Page
The term “construction” means any form of building or assembling but is generally limited to the creation of, or performance of work, or in relation to immovable property. This includes both building and construction works, according to the technical subject matter of the contract. A construction contract is a contract in which construction on an immovable land takes place. This construction can occur on any immovable property from an office to an apartment to a road.
In India, we do not have separate laws for construction like the United Kingdom or the United States of America. There are several types of contracts governed under the Indian Contract Act, 1872, one of them is construction and engineering contracts. Such contracts are mainly related to civil engineering activities. Say, for instance, if an owner of a property wants to build a structure, or the local government wants to lay a road or has plans of building a dam, such contracts would come under construction contracts. However, it is common for any sizable contract involving aspects of civil engineering to be referred to as a construction contract.
There are several types of construction contracts like lump-sum contracts, time and material (T&M) contracts, cost-plus contracts, unit price contracts, amongst others and several issues arise out of such contracts which are discussed in this article in brief.
Laws governing construction and engineering in India
The Indian Contracts Act is a law arranged into a systematic code and is based on the English Common Law to a great extent. In some western countries like the United Kingdom and some parts of the United States, there are specific Acts for Construction, whereas in India it is governed under the Indian Contract Act, 1872, just like other contracts.
For a contract to be valid it must be in accordance with other laws and regulations and not contradict any of them. Hence, depending on the type of contract under construction and engineering laws, the provisions of the following laws must be abided by:
- Labour laws including the Child Labour Act, 1986; the Minimum Wages Act, 1948; the Workmen Compensation Act, 1923 the Welfare Acts for women and children.

Exercise set
**1.** Please transcribe the passage of the construction contracts text starting at "Laws governing construction" and ending at "women and children.".
**2.** Decide whether each statement agrees with the construction contracts text, answering yes or no and quoting the deciding words: (a) India has separate laws for construction, as the United Kingdom does. (b) The Indian Contracts Act is based on the English Common Law to a great extent. (c) A construction contract involves construction on movable property.
**3.** Translate this sentence from the construction contracts text into Spanish: "Such contracts are mainly related to civil engineering activities."

Supplied records
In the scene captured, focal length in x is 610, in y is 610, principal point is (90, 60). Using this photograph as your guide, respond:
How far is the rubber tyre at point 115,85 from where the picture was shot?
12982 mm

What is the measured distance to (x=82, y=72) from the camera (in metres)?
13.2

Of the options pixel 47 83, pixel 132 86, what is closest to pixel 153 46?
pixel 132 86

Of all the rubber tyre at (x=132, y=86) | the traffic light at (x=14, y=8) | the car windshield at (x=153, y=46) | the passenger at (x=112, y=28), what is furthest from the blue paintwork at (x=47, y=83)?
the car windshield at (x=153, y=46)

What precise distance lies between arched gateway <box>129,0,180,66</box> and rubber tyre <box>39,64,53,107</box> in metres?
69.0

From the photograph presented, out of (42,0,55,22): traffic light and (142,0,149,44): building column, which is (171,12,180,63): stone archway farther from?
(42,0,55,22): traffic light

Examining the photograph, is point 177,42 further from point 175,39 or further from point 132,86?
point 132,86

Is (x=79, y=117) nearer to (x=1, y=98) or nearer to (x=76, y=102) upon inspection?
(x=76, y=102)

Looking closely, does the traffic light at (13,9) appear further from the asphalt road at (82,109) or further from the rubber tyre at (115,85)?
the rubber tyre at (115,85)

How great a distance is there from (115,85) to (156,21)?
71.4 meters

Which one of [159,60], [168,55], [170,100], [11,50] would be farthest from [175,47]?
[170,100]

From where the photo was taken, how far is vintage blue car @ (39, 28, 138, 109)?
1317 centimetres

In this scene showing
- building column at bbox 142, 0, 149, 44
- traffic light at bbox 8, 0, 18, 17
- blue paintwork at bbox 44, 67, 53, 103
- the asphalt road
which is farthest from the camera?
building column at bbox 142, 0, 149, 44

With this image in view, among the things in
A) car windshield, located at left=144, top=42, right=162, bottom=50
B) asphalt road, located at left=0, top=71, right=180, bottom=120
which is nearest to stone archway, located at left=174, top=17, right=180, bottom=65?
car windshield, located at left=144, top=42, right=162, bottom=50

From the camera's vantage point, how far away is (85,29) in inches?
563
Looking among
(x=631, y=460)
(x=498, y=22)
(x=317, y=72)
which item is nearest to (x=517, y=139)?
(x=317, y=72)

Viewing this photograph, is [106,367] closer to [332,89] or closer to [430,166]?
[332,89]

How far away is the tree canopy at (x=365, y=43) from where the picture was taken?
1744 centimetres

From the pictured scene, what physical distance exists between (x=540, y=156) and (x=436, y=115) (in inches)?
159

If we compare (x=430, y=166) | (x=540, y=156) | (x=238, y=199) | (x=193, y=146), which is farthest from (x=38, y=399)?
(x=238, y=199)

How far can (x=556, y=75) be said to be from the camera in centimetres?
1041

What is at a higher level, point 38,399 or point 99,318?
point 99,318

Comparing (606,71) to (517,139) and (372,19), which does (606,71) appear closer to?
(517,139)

Exercise responses
**1.**
Laws governing construction and engineering in India
The Indian Contracts Act is a law arranged into a systematic code and is based on the English Common Law to a great extent. In some western countries like the United Kingdom and some parts of the United States, there are specific Acts for Construction, whereas in India it is governed under the Indian Contract Act, 1872, just like other contracts.
For a contract to be valid it must be in accordance with other laws and regulations and not contradict any of them. Hence, depending on the type of contract under construction and engineering laws, the provisions of the following laws must be abided by:
- Labour laws including the Child Labour Act, 1986; the Minimum Wages Act, 1948; the Workmen Compensation Act, 1923 the Welfare Acts for women and children.

**2.**
(a) No: "In India, we do not have separate laws for construction like the United Kingdom or the United States of America."
(b) Yes: "is based on the English Common Law to a great extent"
(c) No: "A construction contract is a contract in which construction on an immovable land takes place."

**3.** Tales contratos están relacionados principalmente con actividades de ingeniería civil.